**Given task**
Please copy the listing below word for word, starting at the line that contains "What distance would" and continuing through its final line.

**Record extracts**
>> Begin

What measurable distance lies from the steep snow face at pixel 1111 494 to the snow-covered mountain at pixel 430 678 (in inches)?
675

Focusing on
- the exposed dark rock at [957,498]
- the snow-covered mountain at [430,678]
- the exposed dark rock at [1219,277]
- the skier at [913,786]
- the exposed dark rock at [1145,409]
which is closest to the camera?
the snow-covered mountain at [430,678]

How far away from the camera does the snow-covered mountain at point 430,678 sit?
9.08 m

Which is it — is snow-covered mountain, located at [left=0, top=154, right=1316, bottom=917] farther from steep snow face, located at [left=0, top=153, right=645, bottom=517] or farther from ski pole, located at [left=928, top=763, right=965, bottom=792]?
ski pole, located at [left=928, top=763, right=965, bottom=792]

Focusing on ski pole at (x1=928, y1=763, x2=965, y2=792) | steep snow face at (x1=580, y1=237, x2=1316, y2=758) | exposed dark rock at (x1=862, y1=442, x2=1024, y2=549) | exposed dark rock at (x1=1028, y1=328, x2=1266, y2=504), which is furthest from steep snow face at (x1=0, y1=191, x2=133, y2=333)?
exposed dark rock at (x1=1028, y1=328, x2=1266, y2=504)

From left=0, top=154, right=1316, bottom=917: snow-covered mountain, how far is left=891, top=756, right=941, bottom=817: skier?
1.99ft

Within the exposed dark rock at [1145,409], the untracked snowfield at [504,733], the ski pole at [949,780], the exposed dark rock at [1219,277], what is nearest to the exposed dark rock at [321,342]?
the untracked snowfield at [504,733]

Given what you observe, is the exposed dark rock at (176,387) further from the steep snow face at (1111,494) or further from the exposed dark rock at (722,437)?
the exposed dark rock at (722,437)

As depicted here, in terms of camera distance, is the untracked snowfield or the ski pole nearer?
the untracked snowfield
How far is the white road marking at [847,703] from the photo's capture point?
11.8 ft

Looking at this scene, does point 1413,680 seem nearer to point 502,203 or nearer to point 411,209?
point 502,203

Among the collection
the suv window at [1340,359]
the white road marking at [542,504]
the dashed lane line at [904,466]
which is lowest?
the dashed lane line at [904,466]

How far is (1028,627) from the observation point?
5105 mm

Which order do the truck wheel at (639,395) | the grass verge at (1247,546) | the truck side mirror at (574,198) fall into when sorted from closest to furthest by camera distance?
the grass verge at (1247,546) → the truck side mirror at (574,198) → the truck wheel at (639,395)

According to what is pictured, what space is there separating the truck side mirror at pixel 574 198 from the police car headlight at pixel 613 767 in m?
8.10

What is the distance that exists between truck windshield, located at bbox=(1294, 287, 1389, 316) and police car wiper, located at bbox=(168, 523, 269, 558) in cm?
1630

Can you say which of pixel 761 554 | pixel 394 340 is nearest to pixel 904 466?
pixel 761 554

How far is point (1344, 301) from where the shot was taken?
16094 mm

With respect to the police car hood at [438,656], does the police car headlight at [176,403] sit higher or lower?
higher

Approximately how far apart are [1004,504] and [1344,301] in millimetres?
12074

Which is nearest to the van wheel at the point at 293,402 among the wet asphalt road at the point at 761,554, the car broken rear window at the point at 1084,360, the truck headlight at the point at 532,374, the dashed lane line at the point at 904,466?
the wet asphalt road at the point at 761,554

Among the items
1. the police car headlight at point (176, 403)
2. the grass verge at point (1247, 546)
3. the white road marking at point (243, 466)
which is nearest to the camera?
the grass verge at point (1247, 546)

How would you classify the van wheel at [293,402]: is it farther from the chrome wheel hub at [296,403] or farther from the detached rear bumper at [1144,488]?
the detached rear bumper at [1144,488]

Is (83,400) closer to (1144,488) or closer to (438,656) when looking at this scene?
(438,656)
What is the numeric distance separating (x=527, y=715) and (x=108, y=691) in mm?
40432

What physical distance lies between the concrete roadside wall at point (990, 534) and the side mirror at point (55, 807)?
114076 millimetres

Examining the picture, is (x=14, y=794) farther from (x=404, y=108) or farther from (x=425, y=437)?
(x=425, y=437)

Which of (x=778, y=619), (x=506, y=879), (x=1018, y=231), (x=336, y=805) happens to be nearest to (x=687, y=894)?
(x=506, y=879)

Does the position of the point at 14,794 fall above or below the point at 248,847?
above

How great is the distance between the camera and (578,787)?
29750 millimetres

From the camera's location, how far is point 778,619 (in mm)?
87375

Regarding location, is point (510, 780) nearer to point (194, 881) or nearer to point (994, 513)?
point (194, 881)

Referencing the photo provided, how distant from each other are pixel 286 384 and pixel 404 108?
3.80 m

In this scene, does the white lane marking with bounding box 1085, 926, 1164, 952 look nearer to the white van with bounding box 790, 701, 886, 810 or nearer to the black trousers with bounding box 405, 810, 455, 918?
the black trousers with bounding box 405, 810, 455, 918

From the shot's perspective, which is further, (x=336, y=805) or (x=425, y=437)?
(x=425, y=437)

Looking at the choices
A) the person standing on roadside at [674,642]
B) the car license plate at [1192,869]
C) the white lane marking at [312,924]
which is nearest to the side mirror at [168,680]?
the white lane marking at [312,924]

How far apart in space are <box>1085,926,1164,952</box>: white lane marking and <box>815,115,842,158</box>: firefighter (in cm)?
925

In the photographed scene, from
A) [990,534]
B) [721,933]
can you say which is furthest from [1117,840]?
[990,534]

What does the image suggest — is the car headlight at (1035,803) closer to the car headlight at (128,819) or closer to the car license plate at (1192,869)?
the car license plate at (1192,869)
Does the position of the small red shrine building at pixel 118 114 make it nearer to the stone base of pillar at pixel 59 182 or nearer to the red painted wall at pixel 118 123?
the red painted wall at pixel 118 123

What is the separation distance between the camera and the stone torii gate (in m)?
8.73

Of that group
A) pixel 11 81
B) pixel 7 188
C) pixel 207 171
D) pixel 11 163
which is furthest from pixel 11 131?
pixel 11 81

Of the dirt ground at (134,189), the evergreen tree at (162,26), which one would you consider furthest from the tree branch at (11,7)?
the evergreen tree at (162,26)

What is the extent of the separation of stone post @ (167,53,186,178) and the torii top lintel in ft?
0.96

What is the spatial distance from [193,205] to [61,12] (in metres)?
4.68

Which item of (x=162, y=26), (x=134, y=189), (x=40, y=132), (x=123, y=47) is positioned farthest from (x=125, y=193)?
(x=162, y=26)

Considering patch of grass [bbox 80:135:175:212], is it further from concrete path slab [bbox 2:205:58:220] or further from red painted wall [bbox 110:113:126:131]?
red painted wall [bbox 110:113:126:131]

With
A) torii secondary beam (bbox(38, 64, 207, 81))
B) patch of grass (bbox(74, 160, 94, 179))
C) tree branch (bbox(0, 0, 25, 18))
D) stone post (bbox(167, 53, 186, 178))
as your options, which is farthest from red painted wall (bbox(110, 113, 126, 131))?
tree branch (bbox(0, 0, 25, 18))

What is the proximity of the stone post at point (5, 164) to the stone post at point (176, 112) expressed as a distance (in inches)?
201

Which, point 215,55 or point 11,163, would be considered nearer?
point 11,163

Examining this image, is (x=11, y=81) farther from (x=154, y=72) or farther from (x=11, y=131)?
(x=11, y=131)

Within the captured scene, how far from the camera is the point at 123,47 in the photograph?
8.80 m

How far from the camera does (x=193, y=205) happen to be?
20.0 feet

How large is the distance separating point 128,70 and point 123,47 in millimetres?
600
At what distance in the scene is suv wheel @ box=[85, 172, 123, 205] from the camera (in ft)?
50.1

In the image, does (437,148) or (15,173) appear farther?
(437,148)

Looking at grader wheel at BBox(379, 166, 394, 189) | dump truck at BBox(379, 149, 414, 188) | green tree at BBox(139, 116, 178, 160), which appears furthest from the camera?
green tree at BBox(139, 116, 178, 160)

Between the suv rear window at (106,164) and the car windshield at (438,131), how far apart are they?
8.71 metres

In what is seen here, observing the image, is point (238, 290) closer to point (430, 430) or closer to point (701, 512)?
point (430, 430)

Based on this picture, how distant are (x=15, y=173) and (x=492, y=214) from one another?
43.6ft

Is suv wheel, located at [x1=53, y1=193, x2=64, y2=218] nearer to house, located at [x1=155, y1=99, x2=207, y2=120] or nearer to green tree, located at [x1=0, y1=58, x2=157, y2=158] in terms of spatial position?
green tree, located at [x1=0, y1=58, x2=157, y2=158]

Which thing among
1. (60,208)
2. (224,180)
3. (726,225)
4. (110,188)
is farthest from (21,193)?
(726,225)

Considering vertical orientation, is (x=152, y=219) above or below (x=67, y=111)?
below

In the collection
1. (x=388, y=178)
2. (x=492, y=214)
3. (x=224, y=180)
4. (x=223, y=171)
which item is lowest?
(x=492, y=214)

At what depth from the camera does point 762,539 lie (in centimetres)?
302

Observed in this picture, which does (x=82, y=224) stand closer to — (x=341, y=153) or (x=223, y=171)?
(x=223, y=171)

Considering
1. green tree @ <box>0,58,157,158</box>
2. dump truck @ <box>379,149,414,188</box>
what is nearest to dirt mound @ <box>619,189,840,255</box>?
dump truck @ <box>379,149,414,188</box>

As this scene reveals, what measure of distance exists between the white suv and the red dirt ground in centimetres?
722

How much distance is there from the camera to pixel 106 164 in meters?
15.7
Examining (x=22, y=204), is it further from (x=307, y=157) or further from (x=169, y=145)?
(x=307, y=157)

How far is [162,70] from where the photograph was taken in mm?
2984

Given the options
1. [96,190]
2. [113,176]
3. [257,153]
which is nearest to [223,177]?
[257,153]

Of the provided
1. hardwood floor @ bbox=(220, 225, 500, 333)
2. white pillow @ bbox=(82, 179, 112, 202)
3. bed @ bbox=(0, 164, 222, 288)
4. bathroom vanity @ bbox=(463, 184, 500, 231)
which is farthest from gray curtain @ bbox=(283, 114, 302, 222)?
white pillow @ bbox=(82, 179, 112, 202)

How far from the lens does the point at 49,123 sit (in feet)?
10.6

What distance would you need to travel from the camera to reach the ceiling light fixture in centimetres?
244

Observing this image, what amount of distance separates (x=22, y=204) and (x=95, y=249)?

>> End

**Output for this task**
What distance would you need to travel from the camera to reach the ceiling light fixture in centimetres?
244

Observing this image, what amount of distance separates (x=22, y=204) and (x=95, y=249)?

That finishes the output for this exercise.